Despite the promise of our method, the experiments reported in this paper indicate a number of limitations that affect the confidence of our findings.

• The data samples used to train the room classifiers were too small for most categories other than offices.
• The data samples used to train the room classifiers were highly imbalanced, increasing the risk of biased conclusions.
• The semantic labels on the point clouds in the S3DIS dataset were of low quality. During our visual inspection and coding of the 224 rooms, we found many errors in the human-generated labels. In particular, a large portion (~20%) of the point clouds were labeled as “clutter”, which are in fact meaningful objects. These issues affect the amount of information available in the point-cloud representation of room scenes.
• Our method is computationally very intensive and costly. It takes many hours of computation on a GPU-equipped machine to complete the training of a room classifier. Although this could be accelerated by incorporation of pre-trained models, it remains challenging for time-sensitive environments.

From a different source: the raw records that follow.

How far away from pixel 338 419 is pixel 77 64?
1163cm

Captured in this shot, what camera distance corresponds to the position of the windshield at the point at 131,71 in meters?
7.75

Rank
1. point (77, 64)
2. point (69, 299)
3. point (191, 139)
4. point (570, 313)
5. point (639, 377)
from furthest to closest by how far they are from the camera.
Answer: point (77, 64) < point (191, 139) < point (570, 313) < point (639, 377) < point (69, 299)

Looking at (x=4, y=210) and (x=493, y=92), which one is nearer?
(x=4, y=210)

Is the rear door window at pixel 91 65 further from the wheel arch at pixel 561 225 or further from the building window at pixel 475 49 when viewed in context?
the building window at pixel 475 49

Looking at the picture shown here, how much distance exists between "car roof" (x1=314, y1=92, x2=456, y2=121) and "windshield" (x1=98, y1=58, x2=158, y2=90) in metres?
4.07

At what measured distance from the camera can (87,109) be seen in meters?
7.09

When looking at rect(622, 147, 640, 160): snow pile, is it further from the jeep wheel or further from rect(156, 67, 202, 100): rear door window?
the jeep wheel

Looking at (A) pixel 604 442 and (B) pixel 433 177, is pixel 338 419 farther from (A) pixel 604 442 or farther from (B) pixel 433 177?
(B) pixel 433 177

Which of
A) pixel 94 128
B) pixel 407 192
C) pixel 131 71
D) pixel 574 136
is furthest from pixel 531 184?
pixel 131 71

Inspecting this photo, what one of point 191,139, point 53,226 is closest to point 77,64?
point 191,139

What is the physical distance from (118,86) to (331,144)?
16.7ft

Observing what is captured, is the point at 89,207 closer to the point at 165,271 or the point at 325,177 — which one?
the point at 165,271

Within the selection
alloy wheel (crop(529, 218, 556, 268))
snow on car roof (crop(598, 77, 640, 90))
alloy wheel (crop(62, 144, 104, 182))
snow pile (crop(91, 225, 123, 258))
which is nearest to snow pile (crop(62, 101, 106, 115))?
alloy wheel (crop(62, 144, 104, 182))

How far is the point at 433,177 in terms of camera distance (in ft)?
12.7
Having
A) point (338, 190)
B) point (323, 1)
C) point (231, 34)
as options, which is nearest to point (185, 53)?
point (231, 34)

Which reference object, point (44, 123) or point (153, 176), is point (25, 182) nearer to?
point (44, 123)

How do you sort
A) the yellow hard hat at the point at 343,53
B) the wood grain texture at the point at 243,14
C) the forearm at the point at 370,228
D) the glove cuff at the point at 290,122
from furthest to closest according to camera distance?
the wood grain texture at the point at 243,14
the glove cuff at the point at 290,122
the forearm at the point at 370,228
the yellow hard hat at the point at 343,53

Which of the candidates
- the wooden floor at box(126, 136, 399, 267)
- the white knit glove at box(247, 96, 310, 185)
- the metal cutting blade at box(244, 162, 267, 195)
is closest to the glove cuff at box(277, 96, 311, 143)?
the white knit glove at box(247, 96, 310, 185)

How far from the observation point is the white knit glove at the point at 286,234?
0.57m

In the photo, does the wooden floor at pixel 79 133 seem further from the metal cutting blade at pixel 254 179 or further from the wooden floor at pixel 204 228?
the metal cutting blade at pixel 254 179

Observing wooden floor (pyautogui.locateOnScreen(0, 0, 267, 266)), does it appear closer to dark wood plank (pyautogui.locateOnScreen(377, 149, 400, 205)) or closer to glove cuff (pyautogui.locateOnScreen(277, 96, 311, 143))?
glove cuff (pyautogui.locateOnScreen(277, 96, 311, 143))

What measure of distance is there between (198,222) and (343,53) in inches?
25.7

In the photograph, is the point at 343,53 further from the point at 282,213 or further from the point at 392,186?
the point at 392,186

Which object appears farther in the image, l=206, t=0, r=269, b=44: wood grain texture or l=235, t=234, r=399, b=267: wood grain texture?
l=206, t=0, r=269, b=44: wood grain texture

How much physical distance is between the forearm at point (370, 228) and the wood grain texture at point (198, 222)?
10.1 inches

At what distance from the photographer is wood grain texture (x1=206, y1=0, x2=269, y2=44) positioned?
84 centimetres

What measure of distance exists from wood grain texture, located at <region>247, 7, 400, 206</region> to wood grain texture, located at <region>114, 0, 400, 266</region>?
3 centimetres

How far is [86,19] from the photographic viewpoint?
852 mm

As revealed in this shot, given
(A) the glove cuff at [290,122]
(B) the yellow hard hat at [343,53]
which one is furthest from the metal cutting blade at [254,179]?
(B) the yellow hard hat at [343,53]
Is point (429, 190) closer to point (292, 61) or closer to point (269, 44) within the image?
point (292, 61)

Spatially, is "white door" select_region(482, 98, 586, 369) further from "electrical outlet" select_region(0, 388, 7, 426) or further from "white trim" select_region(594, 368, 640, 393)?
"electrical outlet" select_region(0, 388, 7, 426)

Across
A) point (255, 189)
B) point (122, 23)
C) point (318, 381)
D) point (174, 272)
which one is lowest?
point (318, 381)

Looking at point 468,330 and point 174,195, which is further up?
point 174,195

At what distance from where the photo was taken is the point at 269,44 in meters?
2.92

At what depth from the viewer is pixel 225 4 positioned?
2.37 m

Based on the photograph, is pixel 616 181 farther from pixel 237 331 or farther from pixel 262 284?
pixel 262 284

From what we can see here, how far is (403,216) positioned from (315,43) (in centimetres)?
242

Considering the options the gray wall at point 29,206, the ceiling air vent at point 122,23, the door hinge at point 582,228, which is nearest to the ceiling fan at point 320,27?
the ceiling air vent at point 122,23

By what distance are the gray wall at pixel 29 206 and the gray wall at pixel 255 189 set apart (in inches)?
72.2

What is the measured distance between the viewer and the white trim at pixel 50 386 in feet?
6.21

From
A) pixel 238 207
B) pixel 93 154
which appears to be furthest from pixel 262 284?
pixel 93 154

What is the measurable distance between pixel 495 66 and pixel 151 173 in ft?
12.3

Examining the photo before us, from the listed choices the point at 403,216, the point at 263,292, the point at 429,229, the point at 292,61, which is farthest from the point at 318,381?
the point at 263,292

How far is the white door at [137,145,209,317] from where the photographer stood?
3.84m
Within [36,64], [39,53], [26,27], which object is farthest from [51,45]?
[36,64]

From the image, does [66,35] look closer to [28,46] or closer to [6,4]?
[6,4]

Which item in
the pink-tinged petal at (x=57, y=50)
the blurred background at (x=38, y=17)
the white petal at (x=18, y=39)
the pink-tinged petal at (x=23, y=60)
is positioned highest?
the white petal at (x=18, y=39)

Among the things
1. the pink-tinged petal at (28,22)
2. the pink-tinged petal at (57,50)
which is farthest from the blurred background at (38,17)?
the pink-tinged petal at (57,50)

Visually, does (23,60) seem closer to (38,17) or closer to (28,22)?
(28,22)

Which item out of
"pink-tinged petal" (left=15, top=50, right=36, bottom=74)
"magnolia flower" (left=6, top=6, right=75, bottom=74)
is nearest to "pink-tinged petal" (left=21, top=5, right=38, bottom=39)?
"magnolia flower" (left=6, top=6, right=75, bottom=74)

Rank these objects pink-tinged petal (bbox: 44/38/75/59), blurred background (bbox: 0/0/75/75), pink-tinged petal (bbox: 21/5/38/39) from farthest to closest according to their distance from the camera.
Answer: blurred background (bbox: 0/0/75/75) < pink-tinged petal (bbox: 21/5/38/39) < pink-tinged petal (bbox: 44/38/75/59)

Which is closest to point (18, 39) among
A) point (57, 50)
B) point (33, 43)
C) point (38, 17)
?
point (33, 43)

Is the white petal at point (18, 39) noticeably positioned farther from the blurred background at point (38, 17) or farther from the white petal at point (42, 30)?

In our future work, we intend to refine the deep learning architecture and parameter settings of the proposed classifier to improve the chance of discovering signature features of the spatial layout of the room relevant to their functions. In particular, the choice of MLP layers, the radius values, and the method of feature pooling in the computational architecture (see Figure 2) need to be further explored to inform the implementation. Much more extensive testing of our method is needed using a wider variety of indoor environments (residential, commercial, office buildings, public buildings, etc.); however, we expect that the low availability of semantically labeled large indoor point-cloud datasets will continue to be a bottleneck in the foreseeable future.